The data rescue intern:
Collection of the long-term ecological database for the Turkey Lakes Watershed in Ontario began in 1979 with the intention to evaluate anthropogenic and disturbance impacts on the watershed by monitoring its air, water, land, and biological communities. It was initiated by Fisheries and Oceans Canada (DFO), Natural Resources Canada (NRCAN), and Environment and Climate Change Canada (ECCC) with the initial mission of determining the impacts of acid rain in the watershed, but many other questions have been considered since. The main goal of the Data Rescue Internship was to prepare the data collected by the DFO in the Turkey Lakes from 1979 to 2008 on the water chemistry and temperature, chlorophyll, phytoplankton, fish, benthos, zooplankton for submission to a public repository, the Government of Canada’s Open Data Portal. Data files existed in a variety of formats, including paper, Excel, and a Microsoft Access database. Over the course of the internship, the project was expanded to include additional data collected by the DFO in the Magpie and Batchawana Rivers and various headwaters lakes in Ontario.

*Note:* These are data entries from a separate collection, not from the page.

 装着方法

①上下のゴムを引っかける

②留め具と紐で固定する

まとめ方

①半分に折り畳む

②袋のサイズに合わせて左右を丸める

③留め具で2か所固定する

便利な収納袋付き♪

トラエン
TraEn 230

Due to the immense size of the database, the Fall 2021 internship only worked with chlorophyll a data. The original data existed in multiple formats and was often repeated in multiple files. Files needed to be closely inspected to find all pertinent data and then reformatted to be compatible with programs like R and avoid any loss of information (such as analysis notes). Once loaded into R, the data were cleaned and standardized to be joined into a single data file for all years and sampling locations. Because these data were collected over many years by many people, there were multiple codes for the same sampling locations and files from each year were slightly different. Reproducible methods were used to reassign sample location names and numbering by using relational tables and ‘soft coding.’ Data cleaning illuminated some remaining issues in the data, such as abnormally high values over a two-year period in the 1980s. This discovery led to an investigation into the causes of these values and inspired the inclusion of a transparent method to communicate data quality. A column was included to recommend data for use or exclusion from future analyses with a binary code. Another goal of the internship was to improve the design and functionality of the relational database. This included simplification of the files (entities) included in the relational database, conversion of data and files to ‘tidy’ format, elimination of redundant information and files, and simplification of the relationships between files. These changes will make use of the database more intuitive and less prone to error and facilitate ongoing data entry and extraction for researchers from the DFO.

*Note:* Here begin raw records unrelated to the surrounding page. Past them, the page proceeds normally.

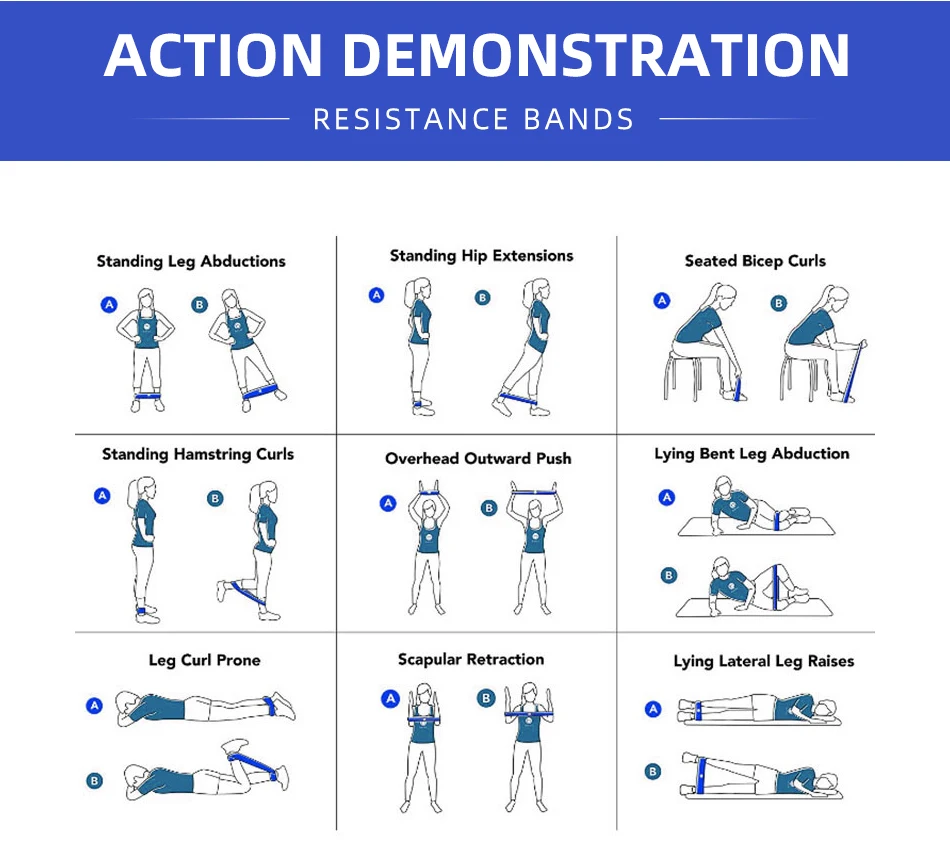 ACTION DEMONSTRATION

RESISTANCE BANDS

Standing Leg Abductions

A B

Standing Hip Extensions

A B

Seated Bicep Curls

A B

Standing Hamstring Curls

A B

Overhead Outward Push

A B

Lying Bent Leg Abduction

A

B

Leg Curl Prone

A

B

Scapular Retraction

A B

Lying Lateral Leg Raises

A

B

The work of this internship was supported by a large team from the DFO, and was lucky to have the input of experts on the various DFO projects performed, the history of the Turkey Lakes Watershed, and relational database design and data management. Although much data remains to be cleaned, the structure of the database was greatly simplified and improved, which should facilitate the remaining data cleaning and future use of the database. Data cleaning and standardization were carefully documented to allow for smooth transitions between future data management experts that work to make this data available for public use.